Насколько любовь Аполлинарии шла по ухабам, показывает черновик ее письма от 63-го года: «Ты сердишься, просишь не писать, что я краснею за свою любовь к тебе. Мало того, что не буду писать, могу (даже) уверить тебя, что никогда не писала и не думала писать, (ибо) за любовь свою никогда не краснела: она была красива, даже грандиозна. Я могла тебе писать, что краснела за наши прежние отношения. Но в этом не должно быть для тебя нового, ибо я этого никогда не скрывала и сколько раз хотела прервать их до моего отъезда за границу». Она, по его выражению, «не очень-то придерживалась форм и обрядов», и поэтому писала ему с прямотой и резкостью. Смысл ее строк совершенно ясен: своих чувств ей нечего было стыдиться, потому что она считала их высокими, красивыми, даже грандиозными, но она не могла принять его отношения к ней как к любовнице.

Достоевский, конечно, многое понимал или подозревал. Правда, в Аполлинарии была та же скрытность, что и в нем самом. До конца объясниться было для них невозможно. Вначале он не вполне оценил ее сложность и всё хвалил ее характер, ум, независимость и требовательность к людям. Впоследствии он несколько изменил и дополнил это свое суждение – по-новому увидал он свою подругу.

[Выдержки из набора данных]
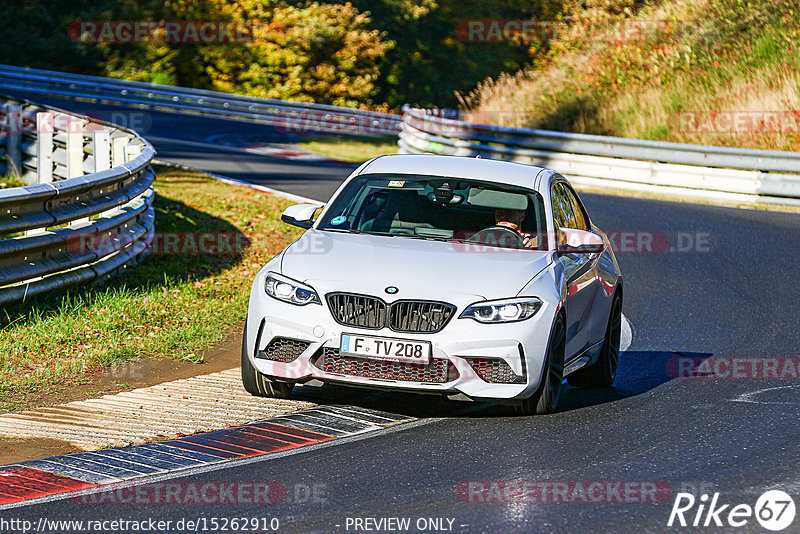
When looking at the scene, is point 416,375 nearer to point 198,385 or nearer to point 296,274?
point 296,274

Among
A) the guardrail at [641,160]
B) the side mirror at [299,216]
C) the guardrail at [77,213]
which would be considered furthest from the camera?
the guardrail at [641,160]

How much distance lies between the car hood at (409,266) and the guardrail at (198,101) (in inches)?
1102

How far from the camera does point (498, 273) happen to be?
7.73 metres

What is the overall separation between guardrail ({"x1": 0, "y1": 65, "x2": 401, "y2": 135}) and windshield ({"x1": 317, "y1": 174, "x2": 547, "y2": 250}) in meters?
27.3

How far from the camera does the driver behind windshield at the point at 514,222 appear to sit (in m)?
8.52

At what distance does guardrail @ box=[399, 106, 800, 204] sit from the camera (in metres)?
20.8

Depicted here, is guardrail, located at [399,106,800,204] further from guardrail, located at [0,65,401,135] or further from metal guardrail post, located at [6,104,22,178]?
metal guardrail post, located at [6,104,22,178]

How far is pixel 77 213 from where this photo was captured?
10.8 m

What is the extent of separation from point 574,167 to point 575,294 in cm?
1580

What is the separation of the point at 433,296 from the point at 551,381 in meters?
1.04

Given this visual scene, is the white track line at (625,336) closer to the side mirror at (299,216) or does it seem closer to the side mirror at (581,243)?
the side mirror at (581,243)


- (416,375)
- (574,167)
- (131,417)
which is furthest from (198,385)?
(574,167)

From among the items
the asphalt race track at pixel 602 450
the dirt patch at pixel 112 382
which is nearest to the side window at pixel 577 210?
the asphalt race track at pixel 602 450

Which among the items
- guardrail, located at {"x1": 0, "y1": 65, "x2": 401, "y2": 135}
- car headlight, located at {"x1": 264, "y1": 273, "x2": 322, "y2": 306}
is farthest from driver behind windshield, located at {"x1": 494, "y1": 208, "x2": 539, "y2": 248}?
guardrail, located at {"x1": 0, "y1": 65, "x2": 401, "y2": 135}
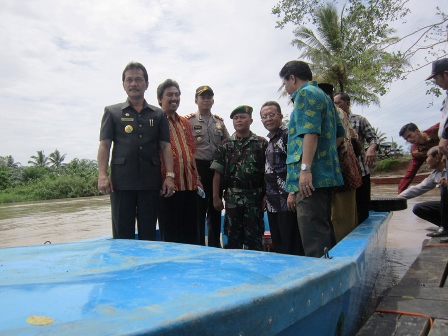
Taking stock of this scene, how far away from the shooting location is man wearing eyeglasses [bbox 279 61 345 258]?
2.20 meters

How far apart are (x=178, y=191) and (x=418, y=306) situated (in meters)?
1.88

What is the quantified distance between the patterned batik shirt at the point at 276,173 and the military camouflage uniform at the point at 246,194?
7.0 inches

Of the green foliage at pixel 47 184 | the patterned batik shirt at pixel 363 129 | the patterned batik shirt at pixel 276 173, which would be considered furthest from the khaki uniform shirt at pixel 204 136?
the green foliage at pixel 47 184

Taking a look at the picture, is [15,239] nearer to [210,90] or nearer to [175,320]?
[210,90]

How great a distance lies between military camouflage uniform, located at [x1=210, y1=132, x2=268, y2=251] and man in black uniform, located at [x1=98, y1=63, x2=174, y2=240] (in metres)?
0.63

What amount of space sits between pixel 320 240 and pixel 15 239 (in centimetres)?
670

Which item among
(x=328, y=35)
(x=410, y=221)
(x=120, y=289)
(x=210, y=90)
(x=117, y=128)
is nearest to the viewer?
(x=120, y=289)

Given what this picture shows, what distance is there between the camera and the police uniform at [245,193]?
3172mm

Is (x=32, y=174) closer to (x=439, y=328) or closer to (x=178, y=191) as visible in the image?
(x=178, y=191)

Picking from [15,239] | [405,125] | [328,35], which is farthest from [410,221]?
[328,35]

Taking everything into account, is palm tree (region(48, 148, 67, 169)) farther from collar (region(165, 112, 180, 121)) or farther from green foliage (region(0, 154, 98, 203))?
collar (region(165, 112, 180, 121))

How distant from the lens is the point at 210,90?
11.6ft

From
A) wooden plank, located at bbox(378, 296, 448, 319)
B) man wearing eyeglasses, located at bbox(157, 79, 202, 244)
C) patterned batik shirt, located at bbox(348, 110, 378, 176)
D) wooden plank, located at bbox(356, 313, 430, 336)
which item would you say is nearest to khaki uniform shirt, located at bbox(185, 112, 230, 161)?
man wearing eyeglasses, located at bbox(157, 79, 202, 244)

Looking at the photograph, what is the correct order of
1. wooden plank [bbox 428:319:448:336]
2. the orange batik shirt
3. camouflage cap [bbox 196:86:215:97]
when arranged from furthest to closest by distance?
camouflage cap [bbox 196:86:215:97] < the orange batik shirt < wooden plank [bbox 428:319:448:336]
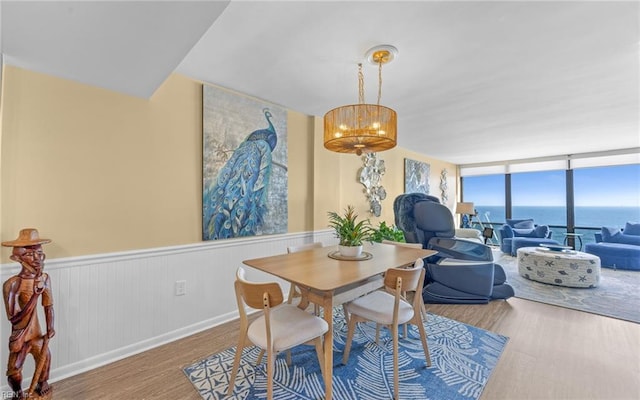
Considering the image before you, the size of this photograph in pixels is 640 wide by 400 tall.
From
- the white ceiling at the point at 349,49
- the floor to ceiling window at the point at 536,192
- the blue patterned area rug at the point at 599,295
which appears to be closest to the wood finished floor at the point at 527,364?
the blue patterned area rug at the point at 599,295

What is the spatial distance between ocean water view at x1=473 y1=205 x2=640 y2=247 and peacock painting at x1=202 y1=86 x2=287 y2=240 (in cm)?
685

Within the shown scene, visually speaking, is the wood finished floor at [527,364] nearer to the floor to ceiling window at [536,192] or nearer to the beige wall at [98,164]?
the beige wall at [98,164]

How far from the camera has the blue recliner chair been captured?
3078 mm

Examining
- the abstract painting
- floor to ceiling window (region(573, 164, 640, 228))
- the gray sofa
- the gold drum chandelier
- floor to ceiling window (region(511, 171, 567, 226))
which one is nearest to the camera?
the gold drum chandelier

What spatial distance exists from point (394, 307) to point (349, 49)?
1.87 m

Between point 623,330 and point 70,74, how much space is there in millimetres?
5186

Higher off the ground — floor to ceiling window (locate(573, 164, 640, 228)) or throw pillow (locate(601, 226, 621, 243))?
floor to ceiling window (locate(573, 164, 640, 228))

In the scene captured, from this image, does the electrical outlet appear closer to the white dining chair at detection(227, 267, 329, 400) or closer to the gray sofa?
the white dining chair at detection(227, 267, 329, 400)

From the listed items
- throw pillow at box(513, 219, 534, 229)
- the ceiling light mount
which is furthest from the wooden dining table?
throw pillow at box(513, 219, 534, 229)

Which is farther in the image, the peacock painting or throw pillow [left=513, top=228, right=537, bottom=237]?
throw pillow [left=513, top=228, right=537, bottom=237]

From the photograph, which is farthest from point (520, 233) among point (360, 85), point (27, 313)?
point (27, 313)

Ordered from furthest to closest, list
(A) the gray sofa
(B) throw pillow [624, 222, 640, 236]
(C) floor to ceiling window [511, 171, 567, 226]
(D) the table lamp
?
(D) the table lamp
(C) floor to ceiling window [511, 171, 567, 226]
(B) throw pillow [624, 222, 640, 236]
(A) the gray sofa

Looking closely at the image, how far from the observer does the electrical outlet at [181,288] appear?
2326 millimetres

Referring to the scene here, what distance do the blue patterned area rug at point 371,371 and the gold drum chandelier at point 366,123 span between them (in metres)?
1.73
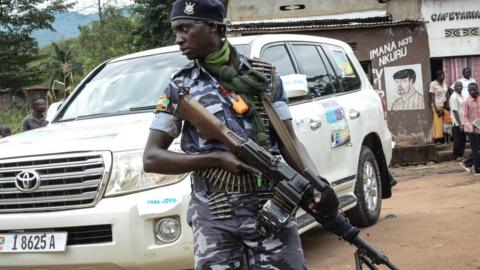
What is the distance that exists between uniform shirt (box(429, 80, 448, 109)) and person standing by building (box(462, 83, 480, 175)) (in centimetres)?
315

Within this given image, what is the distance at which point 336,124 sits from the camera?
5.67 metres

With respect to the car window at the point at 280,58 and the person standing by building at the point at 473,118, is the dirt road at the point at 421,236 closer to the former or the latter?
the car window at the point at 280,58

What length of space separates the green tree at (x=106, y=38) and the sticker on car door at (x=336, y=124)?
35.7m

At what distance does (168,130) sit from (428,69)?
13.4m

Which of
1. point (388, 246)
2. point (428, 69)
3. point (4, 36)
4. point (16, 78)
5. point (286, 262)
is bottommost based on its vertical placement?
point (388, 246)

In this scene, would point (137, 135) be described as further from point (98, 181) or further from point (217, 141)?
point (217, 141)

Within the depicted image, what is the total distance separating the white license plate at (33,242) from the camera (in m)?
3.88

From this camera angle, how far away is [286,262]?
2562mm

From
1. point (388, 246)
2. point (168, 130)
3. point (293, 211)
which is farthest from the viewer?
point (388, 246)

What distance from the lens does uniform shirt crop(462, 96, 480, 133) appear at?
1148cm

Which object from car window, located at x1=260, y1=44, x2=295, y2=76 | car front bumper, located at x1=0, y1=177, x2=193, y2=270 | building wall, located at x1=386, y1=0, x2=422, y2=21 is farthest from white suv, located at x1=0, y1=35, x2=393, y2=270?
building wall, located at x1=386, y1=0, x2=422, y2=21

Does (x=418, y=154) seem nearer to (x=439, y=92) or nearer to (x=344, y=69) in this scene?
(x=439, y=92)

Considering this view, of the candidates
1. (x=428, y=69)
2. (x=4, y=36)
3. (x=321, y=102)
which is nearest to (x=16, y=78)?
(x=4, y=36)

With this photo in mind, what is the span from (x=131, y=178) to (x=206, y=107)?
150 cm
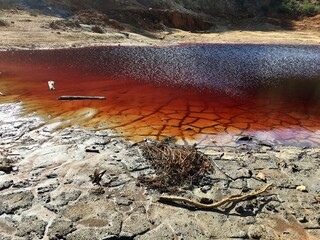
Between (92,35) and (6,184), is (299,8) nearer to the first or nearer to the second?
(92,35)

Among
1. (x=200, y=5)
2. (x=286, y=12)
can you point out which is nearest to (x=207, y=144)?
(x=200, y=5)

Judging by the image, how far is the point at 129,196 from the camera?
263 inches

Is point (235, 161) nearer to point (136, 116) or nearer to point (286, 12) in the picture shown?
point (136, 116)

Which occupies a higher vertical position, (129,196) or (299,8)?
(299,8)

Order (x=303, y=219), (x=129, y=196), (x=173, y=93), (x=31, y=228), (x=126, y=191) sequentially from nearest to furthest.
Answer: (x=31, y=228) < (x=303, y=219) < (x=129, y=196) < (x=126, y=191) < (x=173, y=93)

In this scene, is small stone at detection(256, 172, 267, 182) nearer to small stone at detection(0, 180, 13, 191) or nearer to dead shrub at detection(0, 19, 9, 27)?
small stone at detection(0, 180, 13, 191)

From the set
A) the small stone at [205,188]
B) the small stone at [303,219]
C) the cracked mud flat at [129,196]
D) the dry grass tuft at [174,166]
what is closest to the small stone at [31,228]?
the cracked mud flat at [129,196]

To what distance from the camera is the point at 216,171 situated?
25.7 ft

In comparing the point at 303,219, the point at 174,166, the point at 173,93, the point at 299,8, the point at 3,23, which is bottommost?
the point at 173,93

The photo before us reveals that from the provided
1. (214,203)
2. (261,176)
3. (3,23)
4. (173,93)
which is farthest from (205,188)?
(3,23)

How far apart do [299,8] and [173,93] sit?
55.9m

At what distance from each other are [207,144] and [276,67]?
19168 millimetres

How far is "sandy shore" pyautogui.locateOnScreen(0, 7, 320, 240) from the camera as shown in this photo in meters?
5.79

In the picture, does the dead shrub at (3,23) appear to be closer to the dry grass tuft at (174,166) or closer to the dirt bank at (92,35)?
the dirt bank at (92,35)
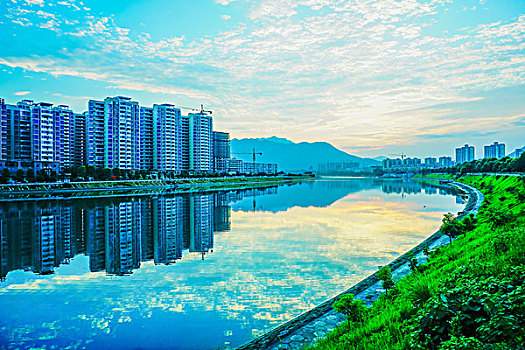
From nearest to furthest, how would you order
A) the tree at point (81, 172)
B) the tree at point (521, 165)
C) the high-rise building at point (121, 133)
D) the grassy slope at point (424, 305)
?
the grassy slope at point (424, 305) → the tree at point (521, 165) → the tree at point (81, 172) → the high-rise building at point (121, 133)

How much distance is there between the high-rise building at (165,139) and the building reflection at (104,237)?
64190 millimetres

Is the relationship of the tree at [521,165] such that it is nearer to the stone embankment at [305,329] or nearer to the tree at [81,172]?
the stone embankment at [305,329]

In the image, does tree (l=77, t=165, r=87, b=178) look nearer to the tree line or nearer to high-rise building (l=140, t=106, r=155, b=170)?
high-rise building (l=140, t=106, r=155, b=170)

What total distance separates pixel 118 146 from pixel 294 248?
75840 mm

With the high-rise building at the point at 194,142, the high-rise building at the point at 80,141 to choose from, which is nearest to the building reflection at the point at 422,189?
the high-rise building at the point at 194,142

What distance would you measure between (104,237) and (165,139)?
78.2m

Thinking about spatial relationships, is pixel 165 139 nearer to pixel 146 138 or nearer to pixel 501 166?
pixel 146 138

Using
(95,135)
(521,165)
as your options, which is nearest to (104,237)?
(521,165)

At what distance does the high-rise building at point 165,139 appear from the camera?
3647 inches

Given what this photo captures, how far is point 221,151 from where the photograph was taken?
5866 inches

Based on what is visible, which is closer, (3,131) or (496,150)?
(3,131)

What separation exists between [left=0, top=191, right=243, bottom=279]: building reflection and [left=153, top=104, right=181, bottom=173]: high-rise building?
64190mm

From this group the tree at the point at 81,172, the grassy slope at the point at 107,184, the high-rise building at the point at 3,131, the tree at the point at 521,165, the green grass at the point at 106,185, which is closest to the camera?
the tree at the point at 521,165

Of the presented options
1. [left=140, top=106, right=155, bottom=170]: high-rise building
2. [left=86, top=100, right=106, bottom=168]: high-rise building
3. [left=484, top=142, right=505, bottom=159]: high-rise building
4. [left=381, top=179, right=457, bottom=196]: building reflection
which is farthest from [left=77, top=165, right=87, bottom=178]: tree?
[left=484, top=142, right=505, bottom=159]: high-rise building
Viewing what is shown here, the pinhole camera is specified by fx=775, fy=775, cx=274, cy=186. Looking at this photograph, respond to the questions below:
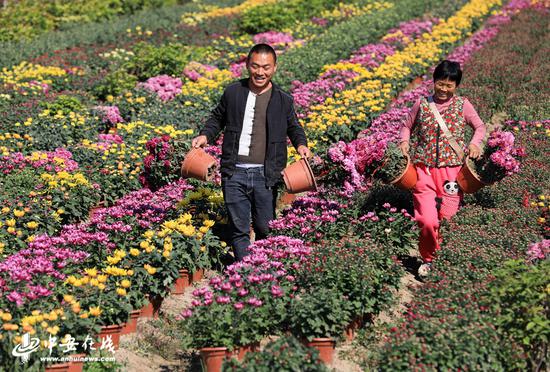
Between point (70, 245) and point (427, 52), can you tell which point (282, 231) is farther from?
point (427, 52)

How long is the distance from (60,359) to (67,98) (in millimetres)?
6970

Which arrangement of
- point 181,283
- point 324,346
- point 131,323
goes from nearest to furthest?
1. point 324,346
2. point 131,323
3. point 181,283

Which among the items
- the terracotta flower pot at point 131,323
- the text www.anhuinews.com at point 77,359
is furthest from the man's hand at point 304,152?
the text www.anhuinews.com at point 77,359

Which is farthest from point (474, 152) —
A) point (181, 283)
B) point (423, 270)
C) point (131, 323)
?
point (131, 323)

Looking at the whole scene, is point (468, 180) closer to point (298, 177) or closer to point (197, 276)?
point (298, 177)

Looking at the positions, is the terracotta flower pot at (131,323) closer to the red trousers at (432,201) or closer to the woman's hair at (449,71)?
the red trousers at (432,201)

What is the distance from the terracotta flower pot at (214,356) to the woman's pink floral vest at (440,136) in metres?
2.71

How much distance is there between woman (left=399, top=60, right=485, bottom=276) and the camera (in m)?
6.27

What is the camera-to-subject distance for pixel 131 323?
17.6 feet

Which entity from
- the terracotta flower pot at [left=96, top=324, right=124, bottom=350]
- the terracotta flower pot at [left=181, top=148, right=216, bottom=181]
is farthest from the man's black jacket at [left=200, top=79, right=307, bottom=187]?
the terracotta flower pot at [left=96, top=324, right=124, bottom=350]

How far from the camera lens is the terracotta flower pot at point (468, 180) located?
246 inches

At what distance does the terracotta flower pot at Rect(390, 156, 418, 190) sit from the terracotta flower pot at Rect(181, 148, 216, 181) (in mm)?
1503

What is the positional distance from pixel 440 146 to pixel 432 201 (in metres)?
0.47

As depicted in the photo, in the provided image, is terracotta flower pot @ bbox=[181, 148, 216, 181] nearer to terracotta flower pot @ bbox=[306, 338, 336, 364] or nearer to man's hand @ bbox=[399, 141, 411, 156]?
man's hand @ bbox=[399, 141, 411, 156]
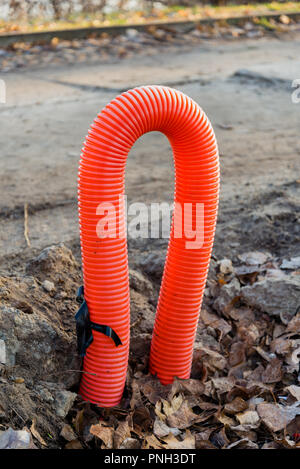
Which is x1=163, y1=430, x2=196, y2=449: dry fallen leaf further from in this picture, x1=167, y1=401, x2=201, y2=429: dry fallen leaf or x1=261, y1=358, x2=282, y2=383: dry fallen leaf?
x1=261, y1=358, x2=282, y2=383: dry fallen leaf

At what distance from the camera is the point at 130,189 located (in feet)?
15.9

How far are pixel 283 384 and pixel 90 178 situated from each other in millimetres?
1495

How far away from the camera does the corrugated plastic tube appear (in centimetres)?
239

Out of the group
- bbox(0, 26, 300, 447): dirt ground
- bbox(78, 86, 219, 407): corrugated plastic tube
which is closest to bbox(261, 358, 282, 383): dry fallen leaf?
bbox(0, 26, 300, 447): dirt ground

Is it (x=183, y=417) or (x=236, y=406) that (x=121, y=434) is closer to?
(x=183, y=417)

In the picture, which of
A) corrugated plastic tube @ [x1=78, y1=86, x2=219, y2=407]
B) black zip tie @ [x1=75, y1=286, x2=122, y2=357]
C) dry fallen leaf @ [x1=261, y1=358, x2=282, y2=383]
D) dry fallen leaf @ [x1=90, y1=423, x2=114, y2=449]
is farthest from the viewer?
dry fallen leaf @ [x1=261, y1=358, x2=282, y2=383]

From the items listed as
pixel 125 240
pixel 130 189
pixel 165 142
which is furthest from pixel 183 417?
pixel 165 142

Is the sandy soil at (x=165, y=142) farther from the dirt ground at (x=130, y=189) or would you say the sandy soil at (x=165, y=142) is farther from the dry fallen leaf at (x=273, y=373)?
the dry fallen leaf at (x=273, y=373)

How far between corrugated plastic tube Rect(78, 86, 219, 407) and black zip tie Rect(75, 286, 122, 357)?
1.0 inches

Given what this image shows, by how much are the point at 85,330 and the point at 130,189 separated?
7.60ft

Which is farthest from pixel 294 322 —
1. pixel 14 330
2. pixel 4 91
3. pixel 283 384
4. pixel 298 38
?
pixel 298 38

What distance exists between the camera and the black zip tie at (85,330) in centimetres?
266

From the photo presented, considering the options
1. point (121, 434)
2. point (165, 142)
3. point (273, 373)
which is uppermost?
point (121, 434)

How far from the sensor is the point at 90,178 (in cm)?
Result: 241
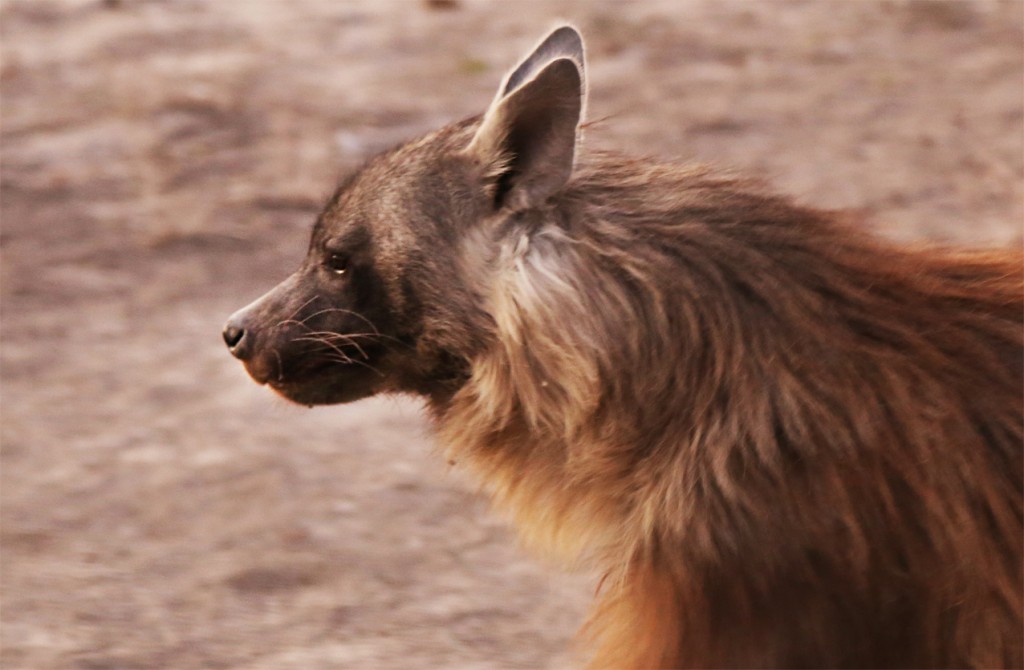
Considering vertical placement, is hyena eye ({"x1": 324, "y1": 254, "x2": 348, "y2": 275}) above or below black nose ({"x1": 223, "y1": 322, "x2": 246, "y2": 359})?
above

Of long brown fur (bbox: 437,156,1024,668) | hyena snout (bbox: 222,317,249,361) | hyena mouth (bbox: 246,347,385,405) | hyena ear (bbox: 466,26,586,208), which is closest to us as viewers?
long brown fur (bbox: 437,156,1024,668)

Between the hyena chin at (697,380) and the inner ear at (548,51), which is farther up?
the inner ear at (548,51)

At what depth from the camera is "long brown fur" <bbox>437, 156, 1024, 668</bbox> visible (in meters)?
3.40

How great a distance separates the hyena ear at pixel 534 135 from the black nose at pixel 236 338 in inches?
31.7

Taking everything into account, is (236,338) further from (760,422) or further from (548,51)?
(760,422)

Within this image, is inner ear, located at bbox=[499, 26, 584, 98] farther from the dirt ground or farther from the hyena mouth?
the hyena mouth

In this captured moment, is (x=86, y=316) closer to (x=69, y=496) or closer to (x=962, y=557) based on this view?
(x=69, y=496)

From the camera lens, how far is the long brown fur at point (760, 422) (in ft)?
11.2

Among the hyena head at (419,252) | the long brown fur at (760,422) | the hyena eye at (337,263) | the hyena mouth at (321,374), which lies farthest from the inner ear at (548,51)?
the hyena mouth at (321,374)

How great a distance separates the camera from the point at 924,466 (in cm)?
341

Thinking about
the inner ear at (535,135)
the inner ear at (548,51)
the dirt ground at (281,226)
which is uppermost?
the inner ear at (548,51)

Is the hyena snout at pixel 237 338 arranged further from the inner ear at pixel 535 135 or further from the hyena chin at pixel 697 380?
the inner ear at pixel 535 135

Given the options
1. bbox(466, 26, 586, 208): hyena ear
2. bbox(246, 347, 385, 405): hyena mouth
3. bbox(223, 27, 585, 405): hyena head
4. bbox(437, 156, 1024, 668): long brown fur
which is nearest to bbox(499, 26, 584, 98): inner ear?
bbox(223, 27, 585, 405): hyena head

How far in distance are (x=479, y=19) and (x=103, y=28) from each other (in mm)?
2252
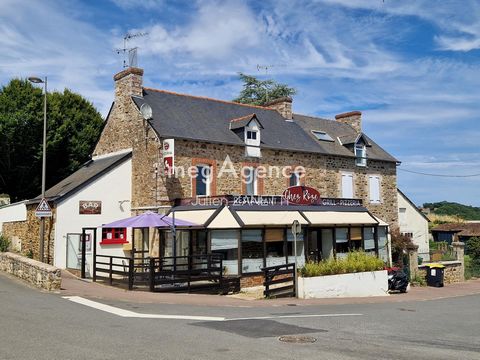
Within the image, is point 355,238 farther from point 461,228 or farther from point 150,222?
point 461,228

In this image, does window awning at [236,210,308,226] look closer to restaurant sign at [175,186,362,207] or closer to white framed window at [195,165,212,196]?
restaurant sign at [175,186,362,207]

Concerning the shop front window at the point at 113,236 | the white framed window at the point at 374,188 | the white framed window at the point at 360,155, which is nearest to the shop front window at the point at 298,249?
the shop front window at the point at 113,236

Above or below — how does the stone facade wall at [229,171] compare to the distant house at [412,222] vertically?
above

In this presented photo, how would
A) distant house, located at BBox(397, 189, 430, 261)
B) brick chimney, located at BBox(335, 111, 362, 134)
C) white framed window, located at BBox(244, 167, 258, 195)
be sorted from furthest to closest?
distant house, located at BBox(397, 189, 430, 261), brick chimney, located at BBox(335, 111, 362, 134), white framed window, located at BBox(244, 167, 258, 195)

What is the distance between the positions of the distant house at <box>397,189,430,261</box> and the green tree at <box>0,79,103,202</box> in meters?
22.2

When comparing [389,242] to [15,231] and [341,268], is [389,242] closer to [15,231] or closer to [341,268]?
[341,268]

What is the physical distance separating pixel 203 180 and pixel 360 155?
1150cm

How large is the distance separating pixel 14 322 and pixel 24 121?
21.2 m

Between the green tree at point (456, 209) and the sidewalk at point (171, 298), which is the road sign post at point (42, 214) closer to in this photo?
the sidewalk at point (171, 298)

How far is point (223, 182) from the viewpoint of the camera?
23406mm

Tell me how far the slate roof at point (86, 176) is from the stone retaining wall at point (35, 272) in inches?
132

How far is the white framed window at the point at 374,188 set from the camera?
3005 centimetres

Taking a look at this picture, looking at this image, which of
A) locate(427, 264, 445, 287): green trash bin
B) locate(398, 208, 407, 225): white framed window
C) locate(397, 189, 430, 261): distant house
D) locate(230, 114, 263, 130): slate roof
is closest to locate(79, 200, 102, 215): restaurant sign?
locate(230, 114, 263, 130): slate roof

**Задание:**
Пожалуйста, перепишите отрывок об Аполлинарии и Достоевском от слов «Достоевский, конечно, многое» до слов «он свою подругу.» включительно, заменив «скрытность» на «замкнутость».

**Ответ:**
Достоевский, конечно, многое понимал или подозревал. Правда, в Аполлинарии была та же замкнутость, что и в нем самом. До конца объясниться было для них невозможно. Вначале он не вполне оценил ее сложность и всё хвалил ее характер, ум, независимость и требовательность к людям. Впоследствии он несколько изменил и дополнил это свое суждение – по-новому увидал он свою подругу.